Abstract

Foraging performance of different hummingbird species was quantified by experimentally simulating changes in the environment, and we tested the hypothesis that species of migratory hummingbirds are more likely than resident to adjust their behaviour to changes in the environment. Colour discrimination tasks were designed to explore how 120 recently captured hummingbirds perform when the expected rewarding floral colour is not profitable. Hummingbirds were presented with an array consisting of 36 randomly distributed artificial flowers of two contrasting colours, where 18 were empty and either pink, orange or red, and 18 were filled with a sugar solution and were either green, yellow or orange. Although a few individuals failed or gave up visiting the experimental array after few non-rewarding foraging bouts (28%), most hummingbirds foraged continuously (72%). Out of those that foraged continuously, 36% consistently visited non-rewarding flowers and 64% switched to the rewarding colour.
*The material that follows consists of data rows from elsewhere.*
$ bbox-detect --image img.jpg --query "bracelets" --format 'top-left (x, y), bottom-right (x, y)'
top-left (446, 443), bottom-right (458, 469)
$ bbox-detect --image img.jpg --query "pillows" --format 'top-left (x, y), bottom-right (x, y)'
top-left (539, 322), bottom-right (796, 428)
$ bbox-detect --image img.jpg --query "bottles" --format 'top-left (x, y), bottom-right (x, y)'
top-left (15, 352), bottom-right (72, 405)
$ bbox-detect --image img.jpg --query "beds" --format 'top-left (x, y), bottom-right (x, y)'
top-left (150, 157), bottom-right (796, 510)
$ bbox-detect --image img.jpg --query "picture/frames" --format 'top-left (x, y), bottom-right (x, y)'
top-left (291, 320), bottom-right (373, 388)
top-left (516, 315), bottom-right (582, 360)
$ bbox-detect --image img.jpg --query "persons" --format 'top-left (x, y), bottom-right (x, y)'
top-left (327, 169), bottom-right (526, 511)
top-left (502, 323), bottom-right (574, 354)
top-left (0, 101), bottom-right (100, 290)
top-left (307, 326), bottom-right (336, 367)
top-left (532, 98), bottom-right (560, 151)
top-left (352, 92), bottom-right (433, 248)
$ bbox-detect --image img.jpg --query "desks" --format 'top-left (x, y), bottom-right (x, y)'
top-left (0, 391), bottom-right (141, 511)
On average, migrants visited proportionally more rewarding flowers and were more willing to forage than residents, except the poor performance of one migratory species. Both migratory and resident hummingbirds performed better than chance when foraging on red/orange arrays, but their foraging performance differed on pink/green and orange/yellow arrays. Our results showed that some individuals thrive on risk and novelty while others shrink from the same situation, and that these differences are due to intrinsic differences among individuals in their tendency to switch, or a differential sensitivity to different colour combinations, regardless of their migratory status.